### Directive A
Transcribe the passage of the mailing-list post on text editors that begins at the words "http://perl-begin.org/IDEs-and-tools/" and stops after the words "far different beast.", keeping every character unchanged.

### Supplied text
--------------------------------

[Catalyst] What text editor to use?

Shlomi Fish shlomif at iglu.org.il
Wed Mar 2 16:44:37 GMT 2011


Hi John,

On Wednesday 02 Mar 2011 13:10:04 John M. Dlugosz wrote:
>   What's a good text editor to use for Catalyst/TT development?
> 
> The editor I really like for C++ doesn't handle XML well.  I've been using
> "Notepad++" for windows, but the syntax highlighting doesn't understand
> mixing TT inside the base language, and it has tabs only instead of
> multiple visible windows.
> 
> I would entertain both Windows and Linux solutions.
> 

First of all, see:

http://perl-begin.org/IDEs-and-tools/

I'm personally using GVim, which is the GUI version of Vim ( 
http://www.vim.org/ ), which was originally based on vi and still mostly 
compatible with it, but now it's much more improved and a far different beast. 
It takes some time getting used to, although things like 
":source $VIMRUNTIME/mswin.vim" can help a lot, even though mswin.vim is not 
very recommended.[mswin-vim] Anyway, a usable subset of Vim can be learned 
very quickly, and you constantly discover more and more stuff and there are 
many people who share useful Vim tips on the Web, on E-mail or on IRC.

--------------------------------

### The records
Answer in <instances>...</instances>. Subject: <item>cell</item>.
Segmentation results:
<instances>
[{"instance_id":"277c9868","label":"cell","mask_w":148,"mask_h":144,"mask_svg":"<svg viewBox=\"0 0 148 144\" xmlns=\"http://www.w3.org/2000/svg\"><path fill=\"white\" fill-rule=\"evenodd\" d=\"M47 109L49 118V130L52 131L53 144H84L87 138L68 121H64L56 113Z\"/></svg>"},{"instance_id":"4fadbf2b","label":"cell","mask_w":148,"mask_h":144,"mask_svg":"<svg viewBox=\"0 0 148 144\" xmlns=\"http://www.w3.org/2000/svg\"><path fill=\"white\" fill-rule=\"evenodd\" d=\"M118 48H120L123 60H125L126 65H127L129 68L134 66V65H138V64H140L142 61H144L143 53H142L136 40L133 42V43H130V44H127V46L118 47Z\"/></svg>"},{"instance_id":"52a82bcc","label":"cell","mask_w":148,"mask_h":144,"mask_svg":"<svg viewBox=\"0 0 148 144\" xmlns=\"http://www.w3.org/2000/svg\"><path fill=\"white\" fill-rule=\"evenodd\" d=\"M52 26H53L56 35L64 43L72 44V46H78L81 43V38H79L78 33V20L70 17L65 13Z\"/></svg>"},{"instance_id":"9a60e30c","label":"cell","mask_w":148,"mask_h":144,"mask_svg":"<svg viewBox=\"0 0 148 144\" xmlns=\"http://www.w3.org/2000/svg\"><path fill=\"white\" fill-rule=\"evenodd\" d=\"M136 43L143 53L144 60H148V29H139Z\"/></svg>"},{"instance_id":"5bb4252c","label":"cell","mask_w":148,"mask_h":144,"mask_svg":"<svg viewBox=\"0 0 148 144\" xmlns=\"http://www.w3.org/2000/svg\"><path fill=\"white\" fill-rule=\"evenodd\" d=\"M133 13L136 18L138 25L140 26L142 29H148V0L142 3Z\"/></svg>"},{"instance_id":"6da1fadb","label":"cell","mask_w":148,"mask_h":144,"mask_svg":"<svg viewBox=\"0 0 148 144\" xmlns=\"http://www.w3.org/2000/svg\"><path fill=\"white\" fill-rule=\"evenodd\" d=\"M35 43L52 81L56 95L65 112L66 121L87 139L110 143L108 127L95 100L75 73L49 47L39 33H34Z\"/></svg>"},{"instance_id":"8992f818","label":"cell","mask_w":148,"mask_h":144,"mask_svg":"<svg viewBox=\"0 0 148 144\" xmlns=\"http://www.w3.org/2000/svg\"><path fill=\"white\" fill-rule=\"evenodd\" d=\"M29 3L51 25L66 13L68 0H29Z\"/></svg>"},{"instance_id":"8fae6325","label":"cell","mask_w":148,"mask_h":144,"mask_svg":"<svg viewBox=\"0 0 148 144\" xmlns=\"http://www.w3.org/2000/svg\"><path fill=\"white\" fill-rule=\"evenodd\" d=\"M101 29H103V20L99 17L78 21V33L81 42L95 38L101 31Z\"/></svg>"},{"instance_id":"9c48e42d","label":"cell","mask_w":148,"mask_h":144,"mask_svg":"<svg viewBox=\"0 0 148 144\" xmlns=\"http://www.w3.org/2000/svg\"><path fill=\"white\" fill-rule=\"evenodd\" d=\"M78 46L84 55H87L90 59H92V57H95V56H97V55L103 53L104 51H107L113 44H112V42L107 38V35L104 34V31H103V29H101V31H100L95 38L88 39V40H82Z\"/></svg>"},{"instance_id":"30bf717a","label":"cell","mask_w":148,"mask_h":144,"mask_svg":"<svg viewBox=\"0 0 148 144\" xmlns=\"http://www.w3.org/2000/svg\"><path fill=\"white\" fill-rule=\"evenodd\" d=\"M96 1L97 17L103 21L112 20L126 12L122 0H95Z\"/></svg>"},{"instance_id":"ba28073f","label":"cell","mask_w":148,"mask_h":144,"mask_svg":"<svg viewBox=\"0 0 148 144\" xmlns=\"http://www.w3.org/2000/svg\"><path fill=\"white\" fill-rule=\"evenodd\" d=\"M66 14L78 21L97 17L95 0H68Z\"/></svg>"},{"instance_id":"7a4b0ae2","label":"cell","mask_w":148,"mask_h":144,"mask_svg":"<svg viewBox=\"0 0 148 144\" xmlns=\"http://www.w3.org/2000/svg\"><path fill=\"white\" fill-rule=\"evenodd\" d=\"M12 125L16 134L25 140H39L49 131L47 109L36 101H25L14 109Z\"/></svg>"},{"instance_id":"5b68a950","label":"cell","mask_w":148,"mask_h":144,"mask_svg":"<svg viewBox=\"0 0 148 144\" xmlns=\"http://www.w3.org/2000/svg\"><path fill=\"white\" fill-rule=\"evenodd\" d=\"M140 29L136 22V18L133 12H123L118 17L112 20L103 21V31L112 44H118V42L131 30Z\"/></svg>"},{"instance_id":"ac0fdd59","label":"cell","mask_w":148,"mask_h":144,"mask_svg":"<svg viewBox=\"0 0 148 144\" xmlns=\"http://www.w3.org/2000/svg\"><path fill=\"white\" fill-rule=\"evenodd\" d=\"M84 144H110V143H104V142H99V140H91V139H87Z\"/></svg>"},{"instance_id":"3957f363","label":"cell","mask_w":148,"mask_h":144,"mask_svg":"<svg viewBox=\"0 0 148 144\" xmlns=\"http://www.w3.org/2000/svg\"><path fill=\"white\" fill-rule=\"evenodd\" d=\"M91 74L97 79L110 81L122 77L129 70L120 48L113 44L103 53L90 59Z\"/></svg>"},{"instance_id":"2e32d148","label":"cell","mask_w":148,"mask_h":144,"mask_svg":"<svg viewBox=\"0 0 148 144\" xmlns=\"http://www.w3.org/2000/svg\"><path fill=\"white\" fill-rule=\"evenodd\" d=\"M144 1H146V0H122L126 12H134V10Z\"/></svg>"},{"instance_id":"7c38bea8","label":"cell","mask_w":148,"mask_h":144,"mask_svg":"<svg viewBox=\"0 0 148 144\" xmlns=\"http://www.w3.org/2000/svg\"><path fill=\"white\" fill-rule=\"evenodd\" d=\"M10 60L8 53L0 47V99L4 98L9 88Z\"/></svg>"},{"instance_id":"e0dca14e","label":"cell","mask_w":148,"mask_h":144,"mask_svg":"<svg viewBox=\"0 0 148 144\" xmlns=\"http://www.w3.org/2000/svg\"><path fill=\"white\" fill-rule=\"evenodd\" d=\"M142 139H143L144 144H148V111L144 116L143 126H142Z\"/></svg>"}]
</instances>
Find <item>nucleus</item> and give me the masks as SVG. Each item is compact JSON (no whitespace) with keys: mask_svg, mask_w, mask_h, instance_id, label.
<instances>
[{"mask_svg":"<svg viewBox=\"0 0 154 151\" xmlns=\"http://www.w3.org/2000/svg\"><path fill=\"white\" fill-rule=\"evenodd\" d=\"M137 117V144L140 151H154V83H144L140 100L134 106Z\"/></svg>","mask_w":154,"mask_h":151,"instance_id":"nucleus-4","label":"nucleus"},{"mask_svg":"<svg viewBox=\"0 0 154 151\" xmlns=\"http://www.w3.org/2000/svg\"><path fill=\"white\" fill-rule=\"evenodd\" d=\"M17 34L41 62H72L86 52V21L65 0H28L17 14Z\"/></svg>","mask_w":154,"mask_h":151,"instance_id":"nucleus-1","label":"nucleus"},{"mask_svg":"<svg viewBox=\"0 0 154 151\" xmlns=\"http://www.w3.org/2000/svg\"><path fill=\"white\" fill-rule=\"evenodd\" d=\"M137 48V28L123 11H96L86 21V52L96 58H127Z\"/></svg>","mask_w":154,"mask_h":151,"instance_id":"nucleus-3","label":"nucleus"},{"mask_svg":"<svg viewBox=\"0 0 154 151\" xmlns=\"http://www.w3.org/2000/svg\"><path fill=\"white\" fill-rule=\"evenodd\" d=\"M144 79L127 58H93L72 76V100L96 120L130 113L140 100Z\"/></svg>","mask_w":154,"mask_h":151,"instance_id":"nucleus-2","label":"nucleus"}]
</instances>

--------------------------------

### Directive B
Count the lines of the listing that contain the string "nucleus", matching case exactly, and reply with the number alone.

### Full solution A
http://perl-begin.org/IDEs-and-tools/

I'm personally using GVim, which is the GUI version of Vim ( 
http://www.vim.org/ ), which was originally based on vi and still mostly 
compatible with it, but now it's much more improved and a far different beast.

### Full solution B
2